Problem to solve —
Could you pick up the article on Generation of Youth for Christ after its final sentence and keep writing it?

Selected excerpt —
Generation of Youth for Christ

Generation of Youth for Christ

Generation of Youth for Christ (GYC) formerly the General Youth Conference began as a grassroots Christian movement of racially-diverse Seventh-day Adventist young people seeking to be radically Bible-based, mission-driven, and church-supporting. Today its annual conferences attract well over 3,000 attendees and volunteers have organized regional training and mission events across the globe.

Since its first official conference in 2002, GYC has provided teaching and training alongside real-life opportunities for service. This has proven a winning combination among young people serious about whole-hearted service to Christ and his world.

Registered as a non-profit organization in the state of Michigan, GYC’s headquarters is currently in Ann Arbor, Michigan. GYC is governed by its board of directors and supported by its official sponsors: Adventist-laymen’s Services and Industries (ASI) [] and The Center for Adventist Ministry to Public University Students (CAMPUS) – a division of the Michigan Conference Public Campus Ministries department. [ [ About Us | C.A.M.P.U.S. -Center for Adventist Ministry to Public University Students ] ]


Inspiration and Leaders

The idea of GYC was conceived by Israel Ramos, then-student at Andrews University and Justin Kim, then-student at Brandeis University. The vision was of a conference where youth people would be trained in Biblical studies and mobilized to do evangelism. This mission driven vision sought to encompass racial diversity, Biblical fidelity, and a vibrant youth culture. Along with other leaders Andrea Oliver from Princeton University, Stephen Waterbrook, Jukes Namm, and Judy Namm from University of Michigan, Jeannie Kim from Brown University, James Kim from Rutgers University, and Janine Kowell from La Sierra University, young people from various parts of the United States sought to create a grassroots movement that offered an alternative to existing youth initiatives.


* 2002, Pine Springs Ranch, Southeastern California - Theme: “Pentecost: He Will Do It Again”With a special emphasis on spiritual revival, the first conference anticipated 200 attendees, but registered 400 and had to close registration because the facility was filled to capacity. Its theme reminded young people that what God had done in the past, He would do again. Most of the attendees were from secular universities, a good number of whom had been impacted by CAMPUS. The key speakers included Randy Skeete, Samuel Koranteng-Pipim, Chester Clark, Peter Gregory, Andy Im, Jonathan Zita, and Eugene Prewitt.

* 2003, Ann Arbor, Michigan - Theme: “Higher than the Highest”Expecting 700, the conference registered 800, and had over 1000 attended. This conference underscored the necessity of excellence in every sphere of a young person’s life and resonated with the idealism of youth. Besides numerical growth, the Ann Arbor GYC was a marked improvement over the first GYC. It also witnessed growth in speaker quality (including sociologist Dr. David Williams from Harvard University, Dr. Jerry Moon from Andrews University Professor, and other respected church leaders such as then-General Conference Education Director Humberto Rasi and Michigan Conference President Jay Gallimore) and growth in missionary-focus, professionalism, and effectiveness.

Recorded information —
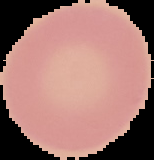
image size = 154×160 pixels
preparation = thin blood film
image type = segmented cell region with the area outside set to black
malaria status = uninfected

Exercise result —
* 2004, Sacramento, California - Theme: “Carry the Light”Having registered 1200, attendance exceeded 1800. The subject of evangelism was not merely preached, but pragmatically implemented when 600 young people knocked on the doors of over 5,000 homes and enrolled over 800 people in Bible studies in preparation for ASI’s approaching evangelistic effort. This was the first time GYC meetings were telecast on TV. This publicity by 3ABN, together with the presence of the GC President and other influential church leaders, no doubt caught the attention of world church and others who had in the past tried to dismiss or ignore the GYC phenomenon.

Attendees from Europe, Asia, and Australia, also frustrated by the contemporary and critical youth ministry approaches in their countries, were refreshed by the 2004 Sacramento GYC meeting and expressed a desire of seeing GYC-like movements in their parts of the world. The broadcast of the GYC event overseas further inspired other young people outside North America to start Bible-based, mission-driven, church-supporting approach to youth ministries (instead of the extremes of entertainment-oriented and critical-approaches).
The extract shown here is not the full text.